What EIP-1559 means for Ethereum and can it actually make it deflationary?
If you are an owner of ETH or any Ethereum based project you most likely have heard something about the upcoming “EIP-1559”, otherwise known as Ethereum Improvement Proposal 1559. The majority of EIP’s mainly focus on technical improvements to Ethereum and are not widely discussed outside of the core Ethereum developer community. However, the changes proposed in 1559 could present major implications for the Ethereum monetary network and Ethereum based projects. EIP-1559 suggests changes to the Ethereum fee model and was proposed back in 2019 by one it’s creators, Vitalik Buterin. To understand the significance of these changes it’s best to recap Ethereum’s current fee model.

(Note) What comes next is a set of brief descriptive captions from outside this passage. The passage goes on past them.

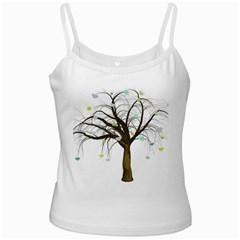 Tree Fantasy Magic Hearts Flowers White Spaghetti Tank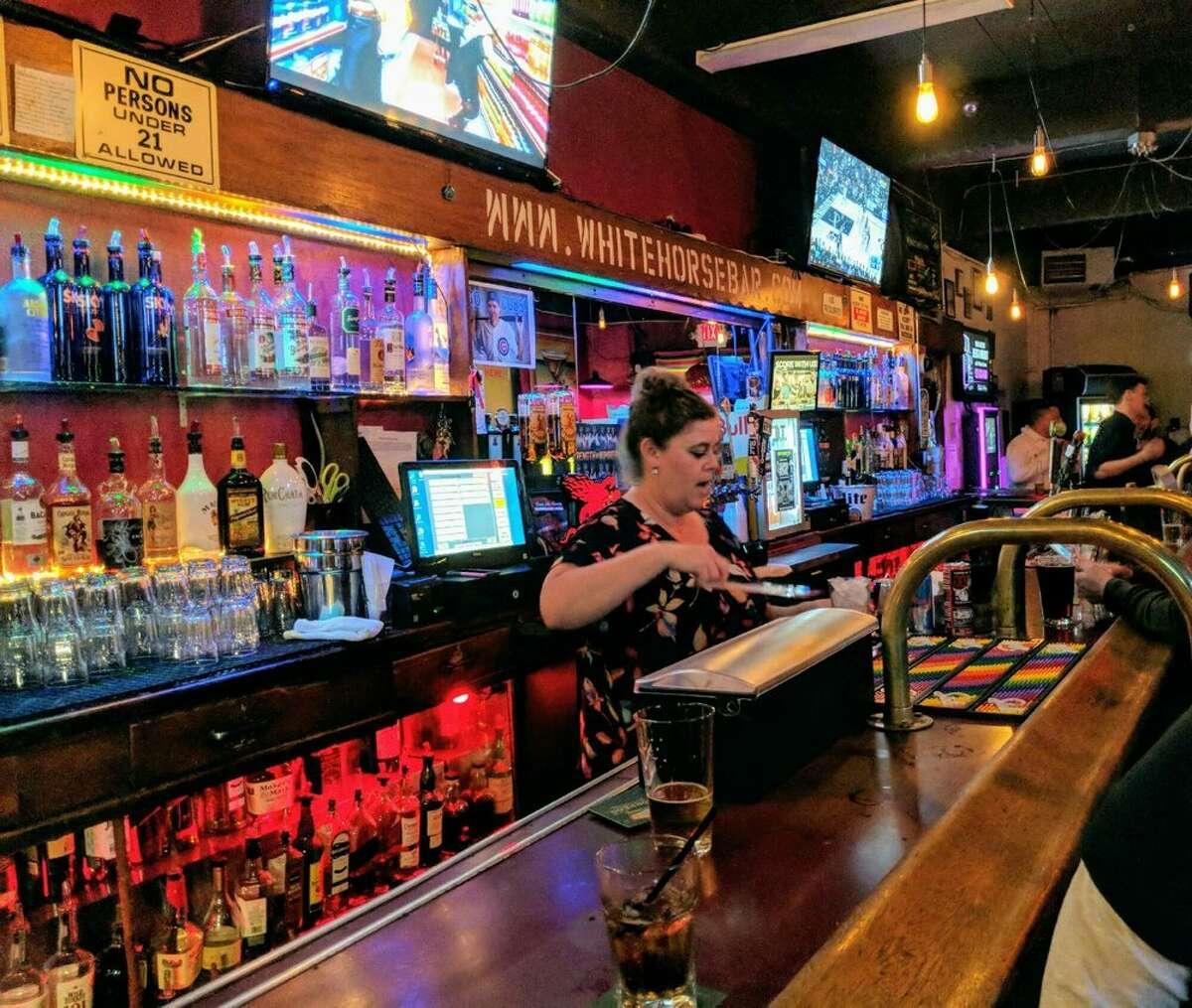 The last gay bar in the tenderloin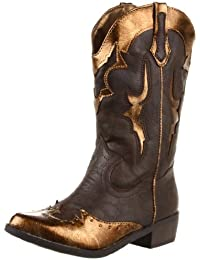 Amazon.com: Steve Madden - Boots / Shoes: Clothing, Shoes & Jewelry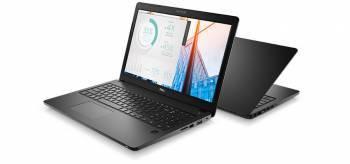 Ноутбук 15.6 Dell Latitude 3580 черный
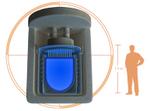 Hyperion_mini_kernreactor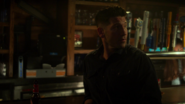 The Punisher S2 Trailer 2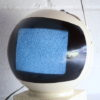 JVC Video Sphere 6
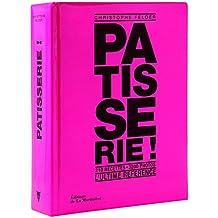 LIVRE 'PATISSERIE !' 800 PAGES--MT813065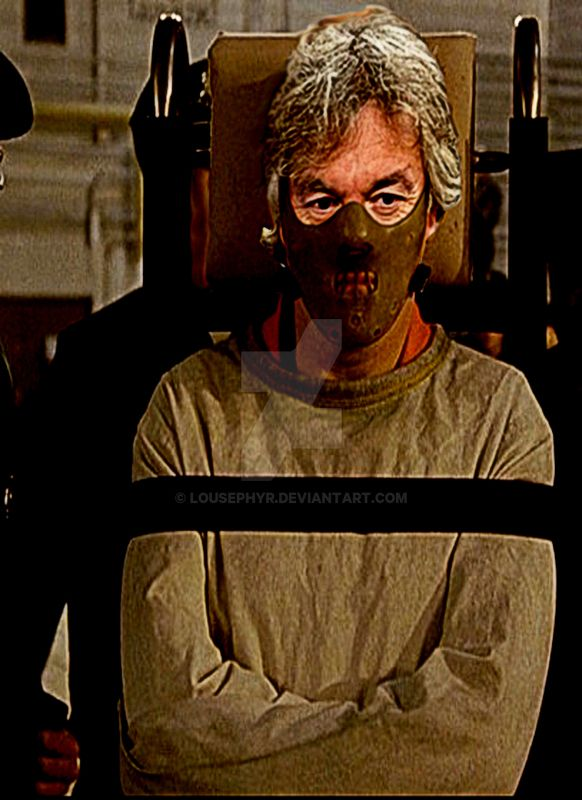 Hannibal May..parody series..3 by lousephyr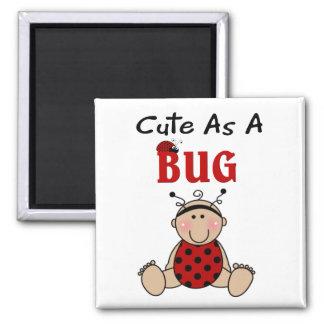 Ladybug Baby Cute As A Bug Magnet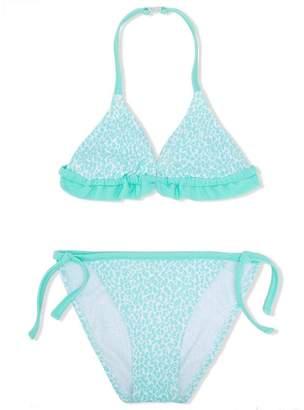 Elizabeth Hurley Kids cheetah print bikini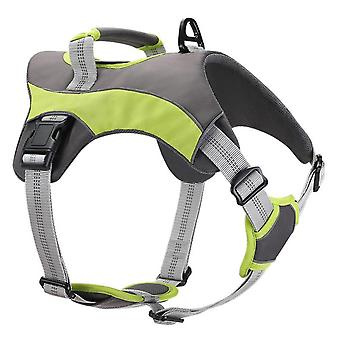 Outdoor Safety Dog Harness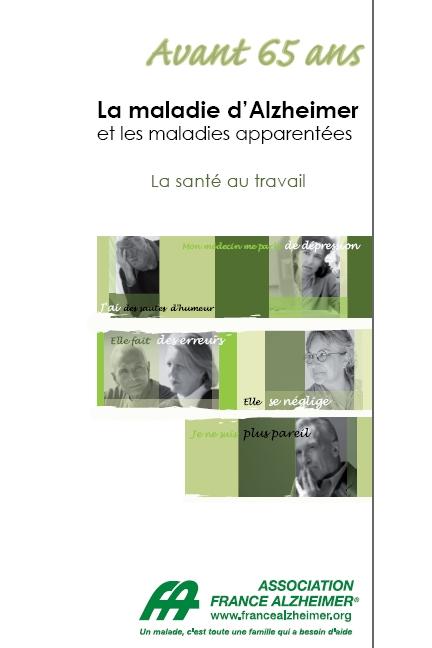 Alzheimer avant 65 ans la santé au travail
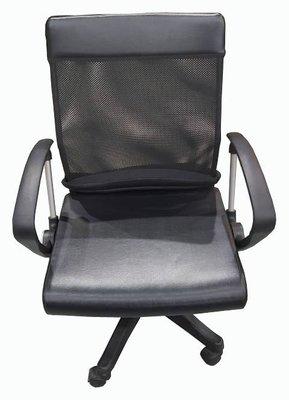 樂居二手家具(北) 便宜2手傢俱拍賣CF92604*黑色OA椅* 中古辦公桌椅 洽談桌椅 會議桌椅 各式桌椅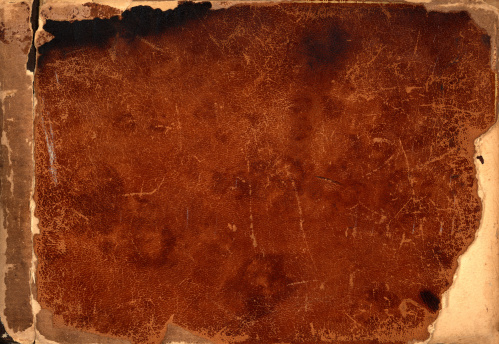Leathery Background Stock Photo - Download Image Now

Ethereum’s Current Fee Model
The current fee model is based on an auction mechanism known as “first price auction.” In this mechanism, the users looking to have their transaction picked up by a miner and placed in a block must essentially “bid” for it by submitting a gas price that they are willing to pay to have their transaction fulfilled. The miners are incentivised to fulfill the highest price transactions first. This process can be inefficient and usually results in users overpaying for their transactions.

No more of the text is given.